No, really.  People who get up and run every morning are intense.  They're competitive and athletic.  I can't walk and chew gum at the same time without falling down, and I was always the last person picked for kickball teams.  I just wasn't a runner.

But what I am--or at least what I try to be--is a good wife.  One who helps support her husband in doing the things he loves.  For the first few weeks, that was the only reason I was putting on my shoes every morning, but it was enough.

Since then, it's started to take on a life of it's own.  I've had some job and family stress this summer--the kind you can do nothing about except worry--but, illogical as it is, running has felt like doing something.  Beyond the mental stuff, I just feel better on the days we get up and run.

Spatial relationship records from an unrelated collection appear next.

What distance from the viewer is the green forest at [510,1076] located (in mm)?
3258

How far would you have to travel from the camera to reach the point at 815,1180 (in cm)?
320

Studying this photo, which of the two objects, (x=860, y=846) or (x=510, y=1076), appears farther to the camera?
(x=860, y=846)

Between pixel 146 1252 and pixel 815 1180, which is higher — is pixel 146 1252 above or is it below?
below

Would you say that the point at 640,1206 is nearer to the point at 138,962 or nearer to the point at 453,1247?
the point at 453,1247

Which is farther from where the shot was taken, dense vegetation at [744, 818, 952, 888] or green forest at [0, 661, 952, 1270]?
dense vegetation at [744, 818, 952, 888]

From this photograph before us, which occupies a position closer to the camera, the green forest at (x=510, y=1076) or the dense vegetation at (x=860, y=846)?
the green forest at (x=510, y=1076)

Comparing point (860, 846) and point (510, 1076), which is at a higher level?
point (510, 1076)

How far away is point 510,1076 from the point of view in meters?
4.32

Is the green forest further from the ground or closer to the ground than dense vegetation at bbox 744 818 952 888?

When we started out, the goal was to run a half-marathon this fall.  I was nervous about running that distance for a first race, so this weekend we did a 10K for practice.  That's us at the finish in the picture above.  

I'll start by saying that we came in dead last.  I'm not even exaggerating a little bit, the race volunteers were literally waiting for us so that they could go home.  We finished in one hour and twenty-eight minutes, but we finished.  It's the longest distance I've ever run in my life, but I didn't have to stop and walk once.  

And all of a sudden, I'm planning the next year.  The half in October with Sweet Husband, a 15K with my co-workers in November, perhaps a short-course triathlon next summer--there are so many possibilities.  I know that the mental block was of my own making, but now that it's gone, it's amazing what I know that I can do.